■ **TASK TO COMPLETE**: Will you copy out, word for word, everything from the line containing "In this picture, would" down to the line containing "what is closest", with both of those lines included?

Spatial reasoning dataset excerpts:

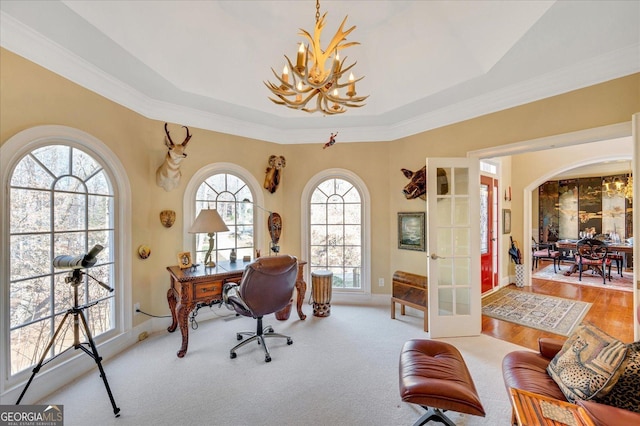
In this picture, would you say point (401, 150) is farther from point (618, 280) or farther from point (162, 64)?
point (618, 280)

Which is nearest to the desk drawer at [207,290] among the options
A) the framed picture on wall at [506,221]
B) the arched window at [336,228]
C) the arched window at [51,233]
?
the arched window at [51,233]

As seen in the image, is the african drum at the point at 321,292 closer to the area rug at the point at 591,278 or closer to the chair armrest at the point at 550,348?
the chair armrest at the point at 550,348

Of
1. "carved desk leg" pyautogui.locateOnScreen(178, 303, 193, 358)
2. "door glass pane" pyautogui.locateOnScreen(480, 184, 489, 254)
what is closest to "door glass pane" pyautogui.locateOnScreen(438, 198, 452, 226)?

---

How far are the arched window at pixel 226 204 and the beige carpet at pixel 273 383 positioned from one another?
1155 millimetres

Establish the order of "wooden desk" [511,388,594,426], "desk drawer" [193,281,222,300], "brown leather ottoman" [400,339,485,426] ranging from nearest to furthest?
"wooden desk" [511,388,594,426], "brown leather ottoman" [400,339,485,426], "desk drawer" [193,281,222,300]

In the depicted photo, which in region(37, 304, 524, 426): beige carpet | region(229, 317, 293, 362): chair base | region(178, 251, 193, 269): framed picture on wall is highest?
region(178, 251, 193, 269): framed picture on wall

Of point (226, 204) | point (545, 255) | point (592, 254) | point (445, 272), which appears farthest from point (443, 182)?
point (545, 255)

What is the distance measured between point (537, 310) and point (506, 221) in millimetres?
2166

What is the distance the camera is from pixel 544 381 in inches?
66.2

■ **RESULT**:
In this picture, would you say point (401, 150) is farther from point (618, 280) or farther from point (162, 64)?
point (618, 280)

Which is nearest to the desk drawer at [207,290] among the options
A) the framed picture on wall at [506,221]
B) the arched window at [336,228]
C) the arched window at [51,233]
?
the arched window at [51,233]

As seen in the image, is the african drum at the point at 321,292 closer to the area rug at the point at 591,278 or closer to the chair armrest at the point at 550,348?
the chair armrest at the point at 550,348

Of
1. "carved desk leg" pyautogui.locateOnScreen(178, 303, 193, 358)
2. "door glass pane" pyautogui.locateOnScreen(480, 184, 489, 254)
what is closest to "door glass pane" pyautogui.locateOnScreen(438, 198, 452, 226)?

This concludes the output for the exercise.